# TEXT SEGMENT
_ _ _ _ _
EXHIBIT 10.4

              SECOND AMENDMENT TO OPERATING AGREEMENT FOR NORDSTROM
                      PROPRIETARY ACCOUNTS AND RECEIVABLES

        This Second Amendment to Operating Agreement for Nordstrom Proprietary
Accounts and Receivables, dated October 1, 2001 (the "Amendment"), between
Nordstrom fsb (successor in interest to Nordstrom National Credit Bank) (the
"Bank"), and Nordstrom Credit, Inc. ("NCI"), amends that certain Operating
Agreement for Nordstrom Proprietary Accounts and Receivables, dated August 30,
1991, as amended by the First Amendment to Operating Agreement for Nordstrom
Proprietary Accounts and Receivables, dated as of March 1, 2000 (collectively,
the "Operating Agreement"), between the Bank and NCI. Capitalized terms used
herein but not otherwise defined shall have the meaning ascribed thereto in the
Agreement.

        The parties hereby amend the Operating Agreement as follows:

                1. The following new provisions are added immediately following
Section 2.01(f):

                "(g) The parties hereto intend that the conveyance of the Bank's
        right, title and interest in and to the Receivables shall constitute an
        absolute sale, conveying good title free and clear of any liens, claims,
        encumbrances or rights of others from the Bank to NCI. It is the
        intention of the parties hereto that the arrangements with respect to
        the Receivables shall constitute a purchase and sale of such Receivables
        and not a loan. In the event, however, that it were to be determined
        that the transactions evidenced hereby constitute a loan and not a
        purchase and sale, it is the intention of the parties hereto that this
        Agreement shall constitute a security agreement under applicable law. In
        that regard, recognizing that the Receivables are being subsequently
        conveyed to Nordstrom Credit Card Master Note Trust (the "Trust"), the
        Bank shall be deemed to have granted and does hereby grant to the Trust
        a first priority perfected security interest, in all of the Bank's
        right, title and interest, whether owned on the Closing Date or
        thereafter acquired, in, to and under the Receivables and all money,
        accounts, payment intangibles, chattel paper, instruments, documents,
        goods, investment property, deposit accounts, certificates of deposit,
        letters of credit and advices of credit consisting of, arising from or
        related to the Receivables and all proceeds (including "proceeds" as
        defined in the Uniform Commercial Code (the "UCC")) thereof to secure
        the obligations of the Bank hereunder.

                (h) The Bank makes the following representations and warranties
        to NCI. The representations and warranties speak as of the date of this
        Amendment and as of each subsequent date Receivables are transferred:

                        (i) This Agreement creates a valid and continuing
                security interest (as defined in the applicable UCC) in the
                Receivables in favor of NCI, which security interest is prior to
                all other Liens and is enforceable as such as against creditors
                of and purchasers from the Bank.





                        (ii) The Receivables constitute "accounts" within the
                meaning of the applicable UCC.

                        (iii) The Bank owns and has good and marketable title to
                the Receivables free and clear of any Lien, claim or encumbrance
                of any Person.
_ _ _ _ _
# Stored records
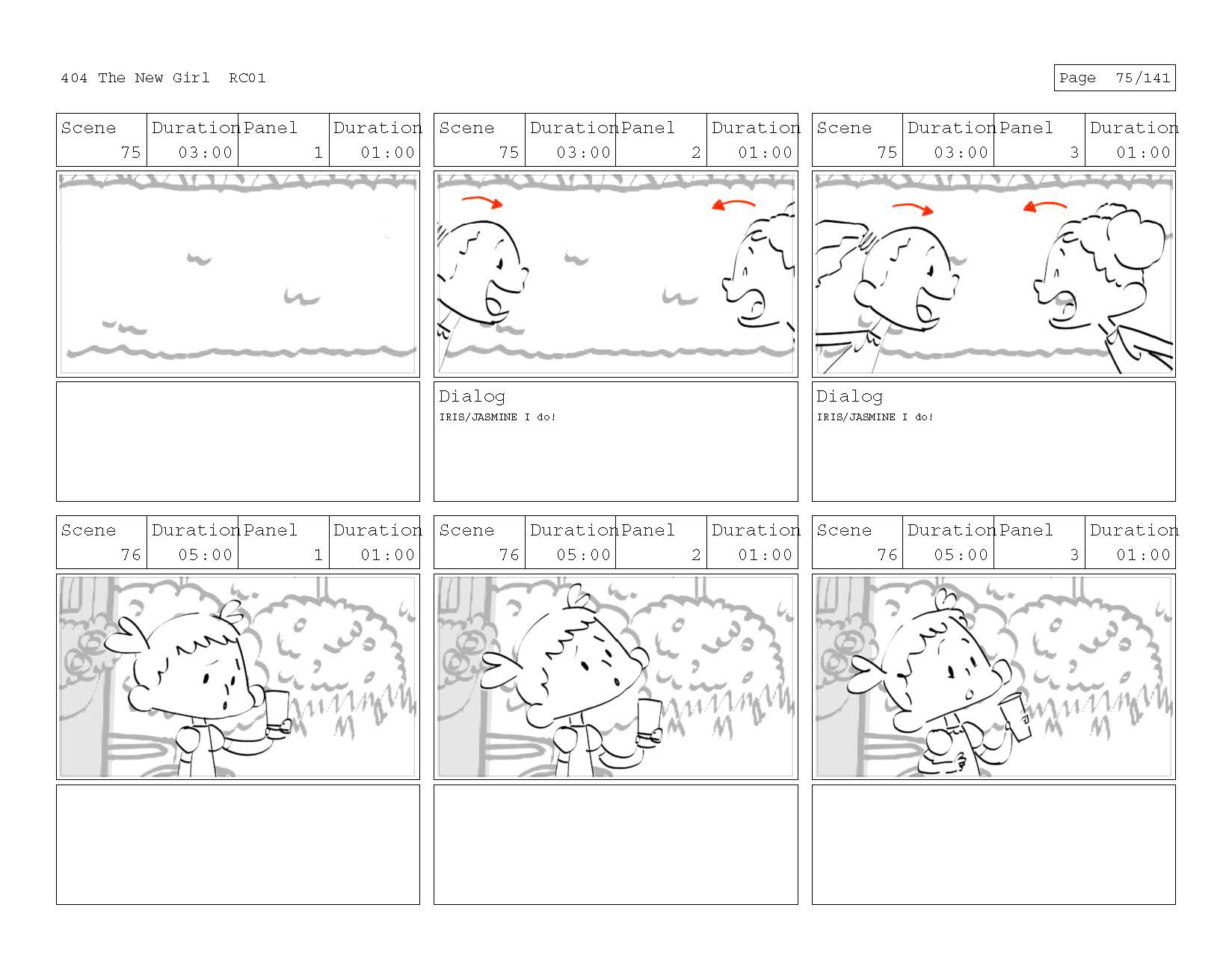 404 The New Girl RC01

Page 75/141

| Scene | Duration | Panel | Duration |
|---|---|---|---|
| 75 | 03:00 | 1 | 01:00 |

| Scene | Duration | Panel | Duration |
|---|---|---|---|
| 75 | 03:00 | 2 | 01:00 |

Dialog
IRIS/JASMINE I do!

| Scene | Duration | Panel | Duration |
|---|---|---|---|
| 75 | 03:00 | 3 | 01:00 |

Dialog
IRIS/JASMINE I do!

| Scene | Duration | Panel | Duration |
|---|---|---|---|
| 76 | 05:00 | 1 | 01:00 |

| Scene | Duration | Panel | Duration |
|---|---|---|---|
| 76 | 05:00 | 2 | 01:00 |

| Scene | Duration | Panel | Duration |
|---|---|---|---|
| 76 | 05:00 | 3 | 01:00 |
_ _ _ _ _
# TASKS TO CARRY OUT
(A) In the amendment, swap "NCI" for "Nordstrom Credit, Inc." and write out the passage starting with "(i) This Agreement" and going on through "from the Bank.".
(B) Answer these questions from the amendment:
(i) On what date is the amendment dated?
(ii) On what date was the original Operating Agreement dated?
(iii) To what trust are the Receivables later conveyed?
(C) According to the amendment, why does the Bank grant the Trust a security interest in the Receivables? Answer in one to three sentences.

# ANSWERS BELOW
(A)
(i) This Agreement creates a valid and continuing
                security interest (as defined in the applicable UCC) in the
                Receivables in favor of Nordstrom Credit, Inc., which security interest is prior to
                all other Liens and is enforceable as such as against creditors
                of and purchasers from the Bank.

(B)
(i) October 1, 2001
(ii) August 30, 1991
(iii) Nordstrom Credit Card Master Note Trust

(C) The grant covers the case where the transactions are found to be a loan rather than a purchase and sale. In that case, the parties intend the agreement to serve as a security agreement. Because the Receivables are being conveyed on to the Trust, the Bank grants the Trust a first priority perfected security interest to secure the Bank's obligations.